第四十八話
「トヨタさん」

希望世界 エルス  長篠設楽原
 トヨタさんはその頃、ようやく出来た新しい服に袖を通していた。巨人ともなると、服一つを揃えるのも大変だった。絶技で生成すればいいのだが、そういうことはもう、トヨタさんはやりたくなかった。なんでも絶技でやろうという考え方が、一度世界を滅ぼしかけたのだと、そんな風に思っている。

 少し離れた海岸沿いの壊れた砦の近くにある窓から、アラキがこちらに呼び掛けているのが聞こえる。二日も続けてなんて、とても珍しい。良い事があった、とは思えないから悪い事があったのだろう。良い事は取っておけるが、悪い事は取っておけないものだ。
 トヨタさんは新しい服を着たまま小さく歌を歌って転移した。なんでも絶技でやるのは良くないが、男に呼ばれれば絶技を使う。自分でも駄目だとは、分かってはいる。
 無数に軍船の浮かぶ海岸の端、破壊された砦に作られた光の環、”窓”に顔を近づける。

「どうしたの?」
 こちらから見るアラキは、随分と息を切らして大変な様子だった。火急の用件だろう。ついに妻と別れたのだろうか。いや、それならもっと体裁を整えるか。となれば、やはり良くない事、それもこちらがらみの事だろう。
 アラキは深呼吸して息を整えた。
「いきなり呼び出して悪かった」
「良くないこと?」
「こっちでは。さっき連絡があったんだが、戦闘騎って、こっちに送り込めるか」
 ニホンで戦争が起きたのだろうか。
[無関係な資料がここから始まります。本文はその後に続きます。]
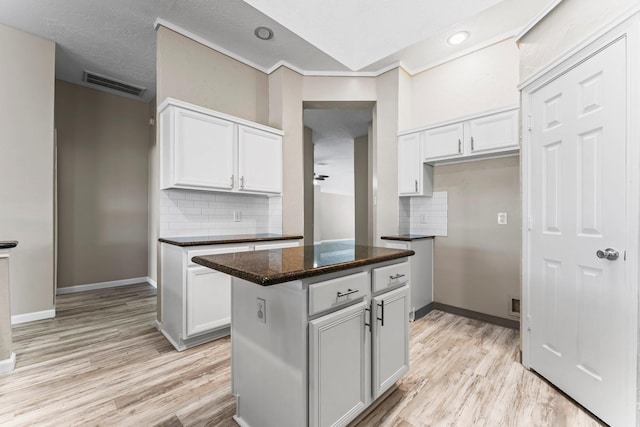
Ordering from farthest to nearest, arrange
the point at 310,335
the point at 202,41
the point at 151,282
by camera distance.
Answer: the point at 151,282
the point at 202,41
the point at 310,335

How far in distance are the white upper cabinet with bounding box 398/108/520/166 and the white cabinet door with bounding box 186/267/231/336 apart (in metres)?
2.59

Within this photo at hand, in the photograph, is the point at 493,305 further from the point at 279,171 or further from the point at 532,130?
the point at 279,171

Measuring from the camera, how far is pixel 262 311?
1361mm

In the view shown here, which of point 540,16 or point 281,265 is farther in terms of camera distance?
point 540,16

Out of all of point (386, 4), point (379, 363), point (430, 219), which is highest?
point (386, 4)

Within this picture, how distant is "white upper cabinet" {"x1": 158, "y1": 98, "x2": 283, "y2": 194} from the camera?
265 centimetres

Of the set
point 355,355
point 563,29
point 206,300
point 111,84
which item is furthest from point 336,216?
point 355,355

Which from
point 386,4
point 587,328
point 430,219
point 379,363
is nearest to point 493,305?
point 430,219

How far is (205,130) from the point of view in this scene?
9.24ft

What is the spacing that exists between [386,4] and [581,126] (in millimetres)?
2324

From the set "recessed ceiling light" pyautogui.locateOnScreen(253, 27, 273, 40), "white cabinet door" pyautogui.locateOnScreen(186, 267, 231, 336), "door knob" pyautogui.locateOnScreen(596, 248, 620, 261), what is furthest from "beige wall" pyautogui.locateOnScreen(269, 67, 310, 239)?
"door knob" pyautogui.locateOnScreen(596, 248, 620, 261)

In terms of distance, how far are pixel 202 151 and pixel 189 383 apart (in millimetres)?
1970

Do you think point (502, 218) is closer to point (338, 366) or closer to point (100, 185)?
point (338, 366)

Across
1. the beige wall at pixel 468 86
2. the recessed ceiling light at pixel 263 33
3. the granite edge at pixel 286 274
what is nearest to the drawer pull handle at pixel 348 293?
the granite edge at pixel 286 274
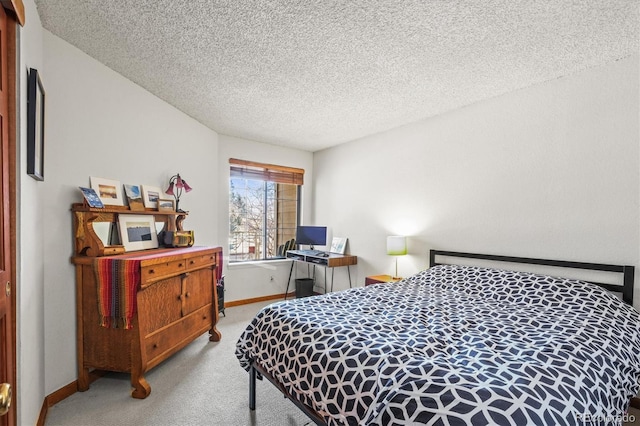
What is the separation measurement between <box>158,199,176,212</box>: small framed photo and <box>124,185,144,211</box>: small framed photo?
200mm

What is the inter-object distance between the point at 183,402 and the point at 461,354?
1.86 m

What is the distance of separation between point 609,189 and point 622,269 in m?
0.58

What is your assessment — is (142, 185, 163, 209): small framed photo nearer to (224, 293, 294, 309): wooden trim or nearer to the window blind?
the window blind

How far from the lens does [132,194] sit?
107 inches

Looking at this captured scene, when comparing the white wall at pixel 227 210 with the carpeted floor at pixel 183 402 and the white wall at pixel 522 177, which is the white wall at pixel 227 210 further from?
the carpeted floor at pixel 183 402

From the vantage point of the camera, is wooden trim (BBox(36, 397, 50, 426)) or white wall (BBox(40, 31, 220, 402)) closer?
wooden trim (BBox(36, 397, 50, 426))

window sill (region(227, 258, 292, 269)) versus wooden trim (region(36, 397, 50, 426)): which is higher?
window sill (region(227, 258, 292, 269))

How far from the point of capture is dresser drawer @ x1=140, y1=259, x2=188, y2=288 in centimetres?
222

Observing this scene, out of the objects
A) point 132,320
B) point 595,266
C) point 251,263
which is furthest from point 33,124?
point 595,266

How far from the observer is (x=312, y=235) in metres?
4.58

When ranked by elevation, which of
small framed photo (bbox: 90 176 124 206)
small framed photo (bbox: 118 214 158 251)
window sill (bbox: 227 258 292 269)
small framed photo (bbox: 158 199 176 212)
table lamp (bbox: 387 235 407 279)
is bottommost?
window sill (bbox: 227 258 292 269)

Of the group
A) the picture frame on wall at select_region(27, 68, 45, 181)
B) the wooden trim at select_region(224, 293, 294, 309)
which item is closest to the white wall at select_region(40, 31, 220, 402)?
the picture frame on wall at select_region(27, 68, 45, 181)

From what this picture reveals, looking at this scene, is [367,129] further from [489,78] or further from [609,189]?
[609,189]

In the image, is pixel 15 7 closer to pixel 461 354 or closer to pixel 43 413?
pixel 43 413
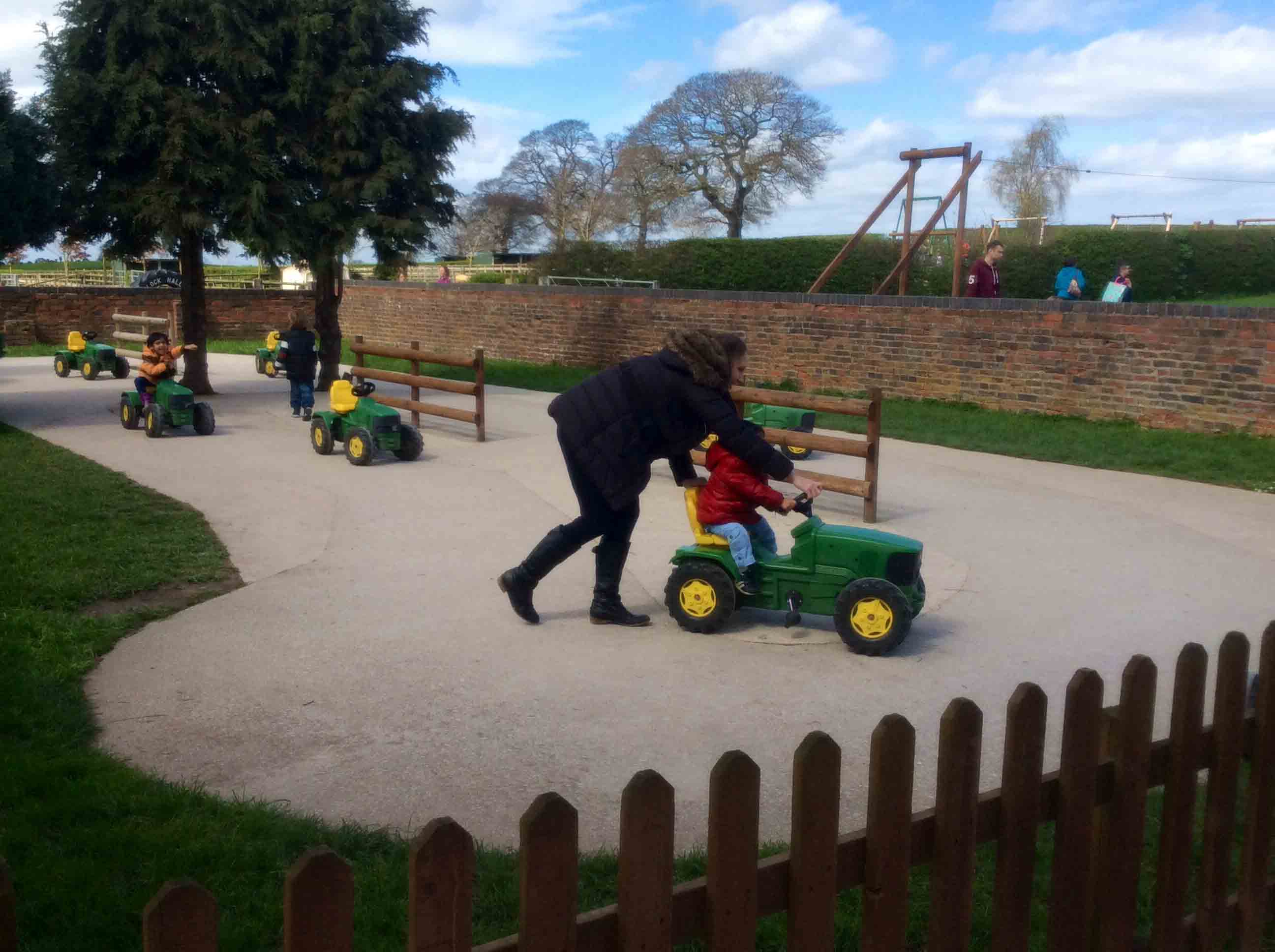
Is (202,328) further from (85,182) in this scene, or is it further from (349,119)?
(349,119)

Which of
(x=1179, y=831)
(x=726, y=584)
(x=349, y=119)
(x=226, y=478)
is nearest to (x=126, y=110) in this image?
(x=349, y=119)

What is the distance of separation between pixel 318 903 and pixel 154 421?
44.6 feet

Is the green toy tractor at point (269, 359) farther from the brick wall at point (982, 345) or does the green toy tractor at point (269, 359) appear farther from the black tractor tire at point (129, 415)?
the black tractor tire at point (129, 415)

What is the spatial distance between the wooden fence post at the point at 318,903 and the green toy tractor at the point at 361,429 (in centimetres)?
1090

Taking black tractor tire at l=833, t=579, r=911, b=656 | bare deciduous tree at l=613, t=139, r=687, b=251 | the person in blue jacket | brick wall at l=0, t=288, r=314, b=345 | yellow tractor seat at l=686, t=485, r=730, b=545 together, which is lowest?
black tractor tire at l=833, t=579, r=911, b=656

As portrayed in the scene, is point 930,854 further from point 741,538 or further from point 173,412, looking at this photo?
point 173,412

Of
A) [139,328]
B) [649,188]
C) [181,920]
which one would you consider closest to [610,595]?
[181,920]

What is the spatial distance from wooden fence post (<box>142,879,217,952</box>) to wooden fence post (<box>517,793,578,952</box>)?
48cm

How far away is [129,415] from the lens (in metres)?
15.1

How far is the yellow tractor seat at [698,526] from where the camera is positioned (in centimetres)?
666

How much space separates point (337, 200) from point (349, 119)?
4.03 feet

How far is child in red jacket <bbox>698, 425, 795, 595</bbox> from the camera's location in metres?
6.46

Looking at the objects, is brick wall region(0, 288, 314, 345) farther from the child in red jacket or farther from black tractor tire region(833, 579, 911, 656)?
black tractor tire region(833, 579, 911, 656)

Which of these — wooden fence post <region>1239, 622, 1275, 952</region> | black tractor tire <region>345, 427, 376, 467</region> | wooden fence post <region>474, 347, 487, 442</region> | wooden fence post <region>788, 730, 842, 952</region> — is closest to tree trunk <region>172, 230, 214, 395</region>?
wooden fence post <region>474, 347, 487, 442</region>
でも、戦闘騎はあまりお勧めできない兵器だった。
 アラキは慌てて手を振った。
「いや、戦闘騎が欲しいとかじゃなくて、戦闘騎をこっちに送れるかなんだが」
「あと何年掛かるか分からないけれど、リューンが、精霊たちが戻ってきたら、出来るけど」
「トヨタさん以外はどうだろう、できる誰かはいるか」
 要領を得ない質問だったが、トヨタさんは素直に考えた。顎に人差し指を当てて考える。
「いいえ。どんなに絶技を覚えていようとも、リューンがなければ何もできない」
「遠いところならどうだろう」
「リューンの数が激減したのは、このあたりだけの話ではない。むしろ、この地域は良く残っている」
 トヨタさんはそう言ったあと、髪飾りの猫たちがにゃぁにゃぁ言うまで考えた。
「もしかして、戦闘騎がそちらに送られてきたの?」
「ああ。画像は確認できてないが」
 あり得ないと呟いて、トヨタさんは思い当ることをどうにか探そうとした。輝く海を眺めて考える。思いつくことは何もない。戦闘騎どころかそれよりずっと小さな人を送るのだって難しいだろう。小鳥ならなんとか。でも、それが精一杯だ。
「あり得ない。別の物、と思った方がいいように思える」
「別の物って……」
 アラキが困った顔をしているので手伝ってやりたい。とは思うのだが、本当に心当たりがない。
「移動させたものではなくて、戦闘騎に似た別のものかも」
「そんな……」
 アラキが頭を抱えている。ニホンには戦闘騎のようなものでもいないらしい。なんて平和な世界なのだろう。いやでも、いないという事は対抗手段も持ってない、という事か。
「戦闘騎は湖で増えます。まず湖を探して潰さねば」
「……分かった。雲を掴むような話だが、まずはそこからやってみる。いや、すまない。焦っていて、何話せばいいか分からなかった」
「いいの。戦闘騎は空を飛べないから、空から探した方がいいかもしれない」
 アラキは目を白黒させている。
「まさか自分で戦闘騎を探すとかじゃないよね?」
「大丈夫。そこまで無謀じゃない」
 そうは言うが、トヨタさんとしては心配だった。
 慌てて遠くの何かと話をする道具を使ってアラキが話をしている。すぐさまここを離れることはないようで、それで少し安心した。
 それにしても戦闘騎と見間違えるほどの大きさとなればトヨタさんほどではないにしても随分な大きさである。絶技とは別の方法で発展してきたニホンで、今まで発見されなかったという事などあるだろうか。となれば本物の戦闘騎なのか。トヨタさんとしては信じられない。それくらい、この地は疲弊していた。そもそも戦闘騎を使役するような組織や国は皆滅びてしまっている。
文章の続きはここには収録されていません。